Silver and Black Will Rely on Old School Speed in 2009

Paula LehmanCorrespondent IMay 27, 2009

ALAMEDA, CA - MAY 08:  Darrius Heyward-Bey #12 of the Oakland Raiders runs drills during the Raiders minicamp at the team's permanent training facility on May 8, 2009 in Alameda, California.  (Photo by Ezra Shaw/Getty Images)

This will be the season to see if nearly 80-year-old Al Davis still has what it takes to get in the ring. And if you know anything about Al, it’s that the man won't give up.

The Raiders fell again in the ESPN Power Rankings May 2009 edition, nearly hitting bottom at No. 30. The team went 5-for-11 last year and Davis’ glory days seem to be a distant memory. Fans became even more frustrated at this year’s NFL Draft, when Davis chose wide receiver Darrius Heyward-Bey over the more glorified players, Michael Crabtree and Jeremy Maclin.

But that’s Al’s M.O. Despite changes to how the game is played, Al sticks to old-school strategy; something that could make or break the Raiders 2009 season.

Football changed years ago when defenses began trickling back from the scrimmage line to protect against deep passes. You still see a successful long-ball but it is much more difficult to pull off. Heyward-Bey ran a 4.30 at the combine. He’s exactly the type of player Al likes to commission: someone who can go long and put points on the board with the sort of finesse you saw in players like Tim Brown in the 90's.
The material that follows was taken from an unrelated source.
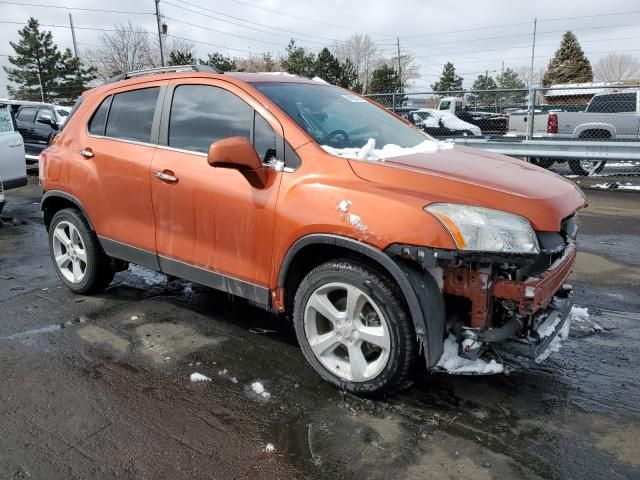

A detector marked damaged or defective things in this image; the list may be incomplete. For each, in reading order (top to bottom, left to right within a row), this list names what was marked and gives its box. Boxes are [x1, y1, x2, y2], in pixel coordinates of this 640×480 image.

rusted metal part [442, 268, 492, 328]
rusted metal part [492, 244, 576, 316]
But, if the Raiders are going to make a successful season out of 2009, Heyward-Bey will have to do something most rookies can’t: change the way the sport is played.

The Raiders also named Tom Cable, former Raiders offensive line coach, head coach in February. The decision is another no-brainer if you know the inner workings of the Raiders. The organization is nearly incestuous in its loyalty to one another. John Madden still talks about the old days with Al, how Al would be his first phone call if things went sour. Promoting from within the organization will yield smooth tranistions and a more tight-knit club.

So where does that leave us? A demoralized team being dragged along by an old-timer’s memories of glory? A team about to win back their fans with a rocket-fast kid from Maryland?

My estimation is that the Raiders will show significant progress but fall short of making it to the playoffs. New QB Jeff Garcia will need to show strength in an arm that has failed him in the past in order to make best use of Heyward-Bey’s abilities. And Cable will need to step up his game to set up a workable formation with the table Al has set for him.

But, in the miraculous case in which these two things play out perfectly, the Raiders have a chance to, at the very least, appease the woes of their devoted fans.